* _VORLIEGENDER TEXT_
****

Artikel-Nr.: DE20190225-Art.04-2019

Das Versagen der EU in der Venezuela-Krise

In treuer Gefolgschaft

Vorab im Web - Anfang Februar haben 19 EU-Staaten Juan Guaidó als Interimspräsidenten Venezuelas anerkannt. Diese Anerkennung erfolgte, nachdem mehrere EU-Staaten, darunter Deutschland, Ende Januar Nicolás Maduro in einem Ultimatum aufgefordert haben, innerhalb von acht Tagen neue Präsidentschaftswahlen auszurufen, was Maduro, wie zu erwarten, ablehnte. Diese EU-Staaten folgten somit dem Beispiel Donald Trumps und seinem Hauptargument, Maduro sei ein illegitimer Präsident, ein Diktator. Sie sollten lieber Mexiko und Uruguay folgen, schreibt Jean Feyder.

Am 31. Januar nahm das Europarlament eine Resolution an, um Juan Guaidó als Interimspräsidenten anzuerkennen. 430 Parlamentarier stimmten für diese Resolution, 104 dagegen und 88 enthielten sich der Stimme. Entspricht dieses Vorgehen der europäischen Staaten und des EU-Parlaments der Rechtstaatlichkeit und den Grundsätzen des Völkerrechtes, die gemäß Artikel 24 des EU-Vertrages zu den Zielen der EU-Außen- und Sicherheitspolitik zählen?

****

* _DATENSÄTZE_
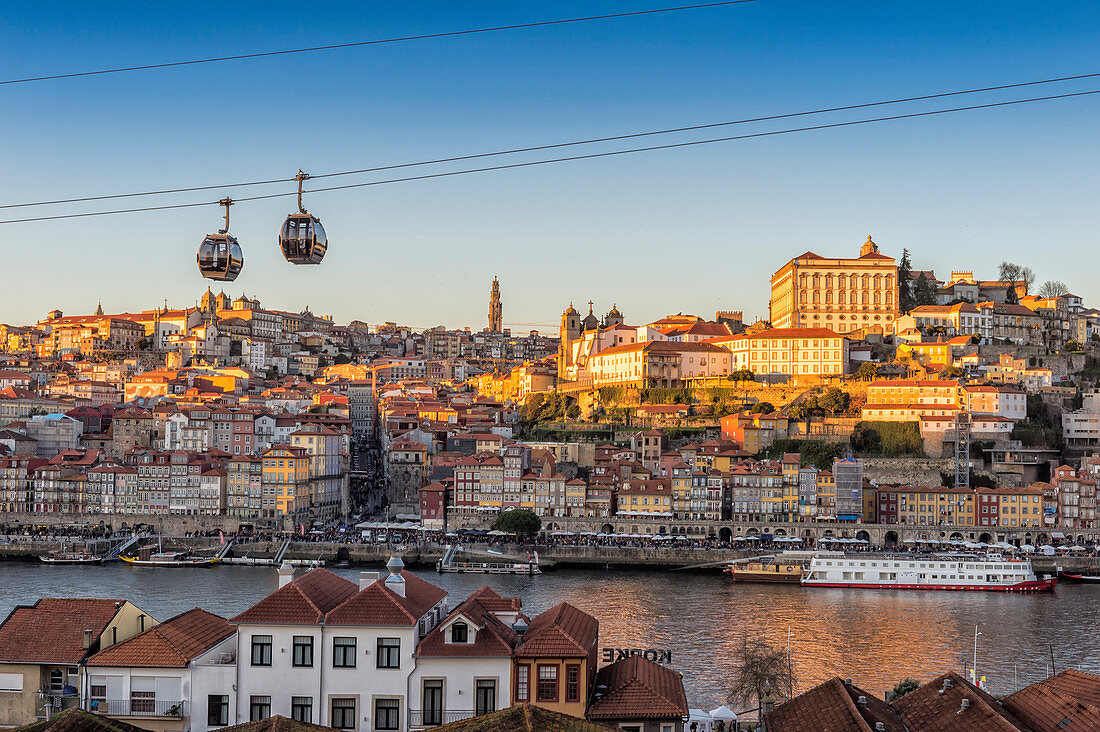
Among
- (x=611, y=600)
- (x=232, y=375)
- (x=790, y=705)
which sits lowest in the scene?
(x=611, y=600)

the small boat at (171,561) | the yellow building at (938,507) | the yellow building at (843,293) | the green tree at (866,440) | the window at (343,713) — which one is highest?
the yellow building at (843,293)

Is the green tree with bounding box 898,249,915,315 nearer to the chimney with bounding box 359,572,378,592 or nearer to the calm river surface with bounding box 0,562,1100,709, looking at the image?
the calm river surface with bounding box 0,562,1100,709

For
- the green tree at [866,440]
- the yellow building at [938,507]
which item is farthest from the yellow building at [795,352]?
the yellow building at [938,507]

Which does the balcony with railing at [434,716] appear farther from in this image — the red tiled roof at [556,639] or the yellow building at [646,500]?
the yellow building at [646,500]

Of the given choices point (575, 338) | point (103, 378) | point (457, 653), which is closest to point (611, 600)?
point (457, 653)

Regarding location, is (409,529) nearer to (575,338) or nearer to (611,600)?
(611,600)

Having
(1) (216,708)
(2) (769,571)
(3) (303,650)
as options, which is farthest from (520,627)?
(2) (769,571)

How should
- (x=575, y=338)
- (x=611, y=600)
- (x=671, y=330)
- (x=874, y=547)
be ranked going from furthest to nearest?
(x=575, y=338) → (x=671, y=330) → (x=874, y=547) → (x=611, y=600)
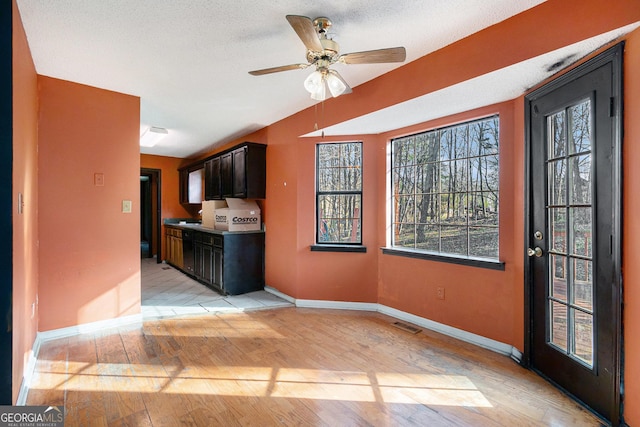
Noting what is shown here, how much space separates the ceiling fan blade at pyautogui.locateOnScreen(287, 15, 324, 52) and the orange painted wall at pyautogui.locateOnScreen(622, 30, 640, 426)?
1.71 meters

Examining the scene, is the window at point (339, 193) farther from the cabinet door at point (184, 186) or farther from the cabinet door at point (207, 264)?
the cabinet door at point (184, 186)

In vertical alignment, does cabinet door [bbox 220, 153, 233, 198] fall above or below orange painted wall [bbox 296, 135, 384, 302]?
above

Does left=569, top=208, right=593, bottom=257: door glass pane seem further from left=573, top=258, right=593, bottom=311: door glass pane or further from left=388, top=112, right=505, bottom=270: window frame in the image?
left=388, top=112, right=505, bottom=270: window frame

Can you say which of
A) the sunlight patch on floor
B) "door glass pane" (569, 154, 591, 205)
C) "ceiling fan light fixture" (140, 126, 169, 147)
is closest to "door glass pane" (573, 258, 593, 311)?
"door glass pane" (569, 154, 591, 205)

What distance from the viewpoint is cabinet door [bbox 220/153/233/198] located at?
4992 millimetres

****

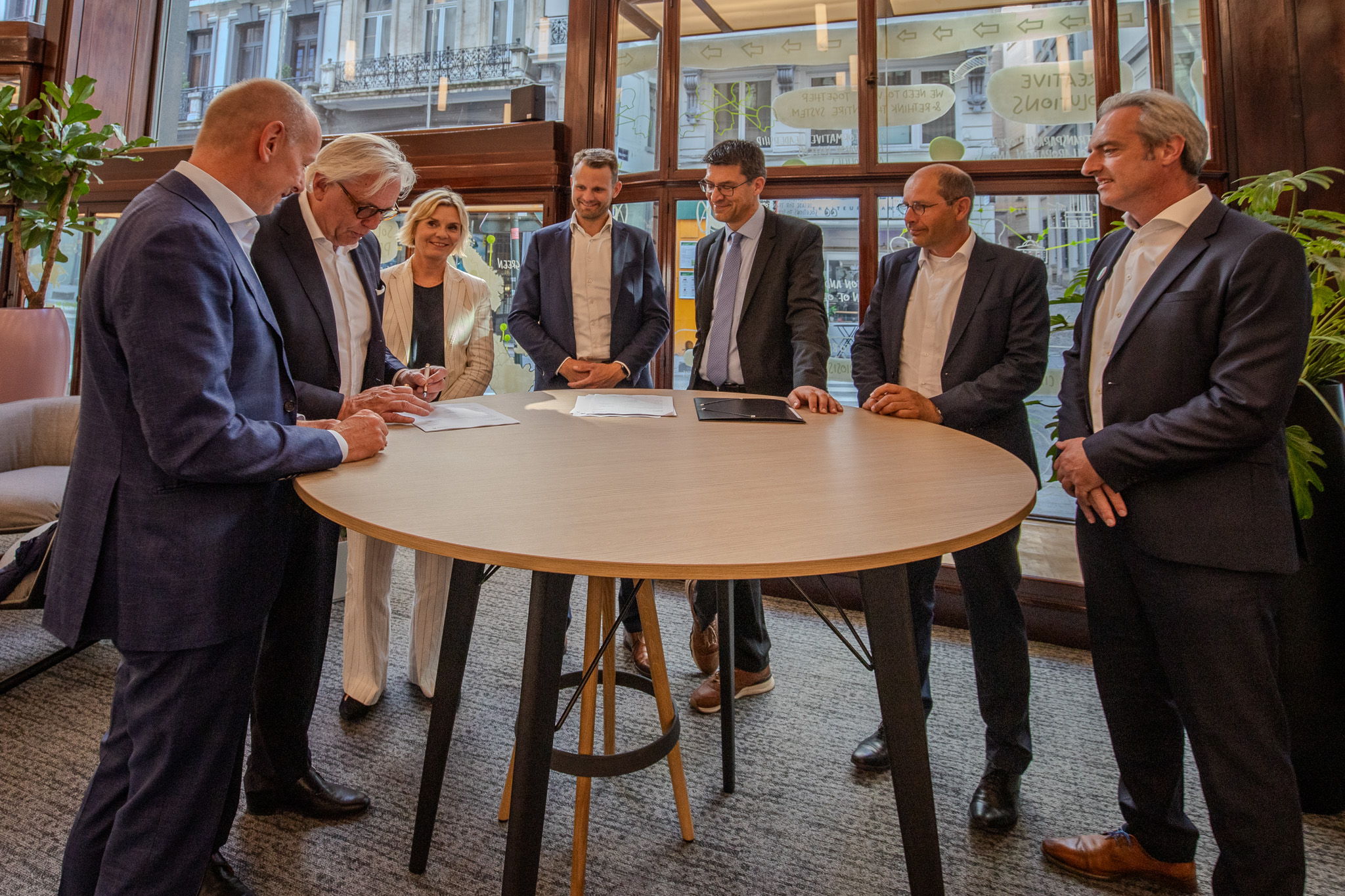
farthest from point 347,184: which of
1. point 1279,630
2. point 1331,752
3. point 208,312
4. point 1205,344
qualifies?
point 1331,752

****

* _ZU BEARBEITENDE AUFGABE 1_
Zitieren Sie aus dem Text zur Venezuela-Krise wörtlich die Passage, die bei den Worten „In treuer Gefolgschaft“ beginnt und nach den Worten „schreibt Jean Feyder.“ endet.
* _ZU BEARBEITENDE AUFGABE 2_
Innerhalb welcher Frist sollte Nicolás Maduro laut dem im Text zur Venezuela-Krise genannten Ultimatum neue Präsidentschaftswahlen ausrufen?
* _ZU BEARBEITENDE AUFGABE 3_
Erläutern Sie anhand des Textes zur Venezuela-Krise, inwiefern die EU-Staaten, die Juan Guaidó anerkannten, dem Beispiel Donald Trumps folgten.

* _MUSTERLÖSUNG 1_
In treuer Gefolgschaft

Vorab im Web - Anfang Februar haben 19 EU-Staaten Juan Guaidó als Interimspräsidenten Venezuelas anerkannt. Diese Anerkennung erfolgte, nachdem mehrere EU-Staaten, darunter Deutschland, Ende Januar Nicolás Maduro in einem Ultimatum aufgefordert haben, innerhalb von acht Tagen neue Präsidentschaftswahlen auszurufen, was Maduro, wie zu erwarten, ablehnte. Diese EU-Staaten folgten somit dem Beispiel Donald Trumps und seinem Hauptargument, Maduro sei ein illegitimer Präsident, ein Diktator. Sie sollten lieber Mexiko und Uruguay folgen, schreibt Jean Feyder.

* _MUSTERLÖSUNG 2_
Innerhalb von acht Tagen.

* _MUSTERLÖSUNG 3_
Mit der Anerkennung Guaidós als Interimspräsident übernahmen sie Trumps Hauptargument, Maduro sei ein illegitimer Präsident, ein Diktator.